## RECORDS FOR THIS TASK
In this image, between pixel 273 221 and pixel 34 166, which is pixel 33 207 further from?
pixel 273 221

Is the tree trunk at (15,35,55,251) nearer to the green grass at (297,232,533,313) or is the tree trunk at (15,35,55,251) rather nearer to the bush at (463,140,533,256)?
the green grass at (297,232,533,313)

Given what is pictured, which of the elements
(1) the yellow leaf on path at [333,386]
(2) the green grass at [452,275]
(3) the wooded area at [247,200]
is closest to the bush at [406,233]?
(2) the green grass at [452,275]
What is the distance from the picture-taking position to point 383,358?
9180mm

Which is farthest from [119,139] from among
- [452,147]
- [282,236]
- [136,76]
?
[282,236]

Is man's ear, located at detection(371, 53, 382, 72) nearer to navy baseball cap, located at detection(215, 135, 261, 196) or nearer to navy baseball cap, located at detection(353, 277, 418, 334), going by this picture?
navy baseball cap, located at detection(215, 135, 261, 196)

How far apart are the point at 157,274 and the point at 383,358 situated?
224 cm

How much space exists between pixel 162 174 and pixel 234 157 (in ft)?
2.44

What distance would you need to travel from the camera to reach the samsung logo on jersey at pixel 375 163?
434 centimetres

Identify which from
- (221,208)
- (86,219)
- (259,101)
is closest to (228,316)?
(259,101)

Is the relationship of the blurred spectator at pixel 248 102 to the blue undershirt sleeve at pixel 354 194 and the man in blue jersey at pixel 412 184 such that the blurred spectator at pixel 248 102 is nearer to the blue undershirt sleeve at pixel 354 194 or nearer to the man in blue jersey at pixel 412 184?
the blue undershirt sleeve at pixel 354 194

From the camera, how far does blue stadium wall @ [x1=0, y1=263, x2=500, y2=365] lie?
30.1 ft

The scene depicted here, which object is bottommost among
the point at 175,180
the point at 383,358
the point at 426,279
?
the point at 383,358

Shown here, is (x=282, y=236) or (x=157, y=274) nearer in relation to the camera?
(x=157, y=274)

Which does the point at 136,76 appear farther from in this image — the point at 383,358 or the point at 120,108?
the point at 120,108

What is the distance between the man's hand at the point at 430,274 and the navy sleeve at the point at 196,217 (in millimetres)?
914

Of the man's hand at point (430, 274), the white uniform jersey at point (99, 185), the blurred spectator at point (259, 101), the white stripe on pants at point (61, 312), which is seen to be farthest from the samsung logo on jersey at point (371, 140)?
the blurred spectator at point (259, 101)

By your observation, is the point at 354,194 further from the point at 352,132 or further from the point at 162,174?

## WORK TO DO
Copy out all the rows above again, substituting "viewer" for each occurrence of "camera" and leaving everything else the same.

## ANSWER BELOW
In this image, between pixel 273 221 and pixel 34 166, which is pixel 33 207 further from?
pixel 273 221

Is the tree trunk at (15,35,55,251) nearer to the green grass at (297,232,533,313) or is the tree trunk at (15,35,55,251) rather nearer to the bush at (463,140,533,256)?
the green grass at (297,232,533,313)

Given what is pictured, which of the elements
(1) the yellow leaf on path at [333,386]
(2) the green grass at [452,275]
(3) the wooded area at [247,200]
is closest to the bush at [406,233]?
(2) the green grass at [452,275]
What is the distance from the picture-taking position to point 383,358?
9180mm

Which is farthest from [119,139] from among
- [452,147]
- [282,236]
- [136,76]
?
[282,236]

Is man's ear, located at detection(371, 53, 382, 72) nearer to navy baseball cap, located at detection(215, 135, 261, 196) or nearer to navy baseball cap, located at detection(353, 277, 418, 334), going by this picture?
navy baseball cap, located at detection(215, 135, 261, 196)

How far apart are the point at 157,274 and the point at 383,358 situated?
224 cm

How much space exists between pixel 162 174 and pixel 234 157 (in ft)?
2.44

What distance would you need to travel from the viewer to reach the samsung logo on jersey at pixel 375 163?
434 centimetres

Identify which from
- (221,208)
- (86,219)
- (259,101)
is closest to (228,316)?
(259,101)

Is the relationship of the blurred spectator at pixel 248 102 to the blue undershirt sleeve at pixel 354 194 and the man in blue jersey at pixel 412 184 such that the blurred spectator at pixel 248 102 is nearer to the blue undershirt sleeve at pixel 354 194 or nearer to the man in blue jersey at pixel 412 184?
the blue undershirt sleeve at pixel 354 194

From the viewer, how far does blue stadium wall @ [x1=0, y1=263, x2=500, y2=365] lie?
30.1 ft

The scene depicted here, which object is bottommost among
the point at 175,180
the point at 383,358
the point at 426,279
?
the point at 383,358

Shown here, is (x=282, y=236) or (x=157, y=274) nearer in relation to the viewer?
(x=157, y=274)

Which does the point at 136,76 appear farther from in this image — the point at 383,358 or the point at 120,108?
the point at 120,108

What is the distance between the man's hand at the point at 430,274 and the navy sleeve at the point at 196,217 (in millimetres)?
914

Of the man's hand at point (430, 274), the white uniform jersey at point (99, 185), the blurred spectator at point (259, 101), the white stripe on pants at point (61, 312), which is seen to be farthest from the samsung logo on jersey at point (371, 140)?
the blurred spectator at point (259, 101)

By your observation, is the point at 354,194 further from the point at 352,132 or further from the point at 162,174?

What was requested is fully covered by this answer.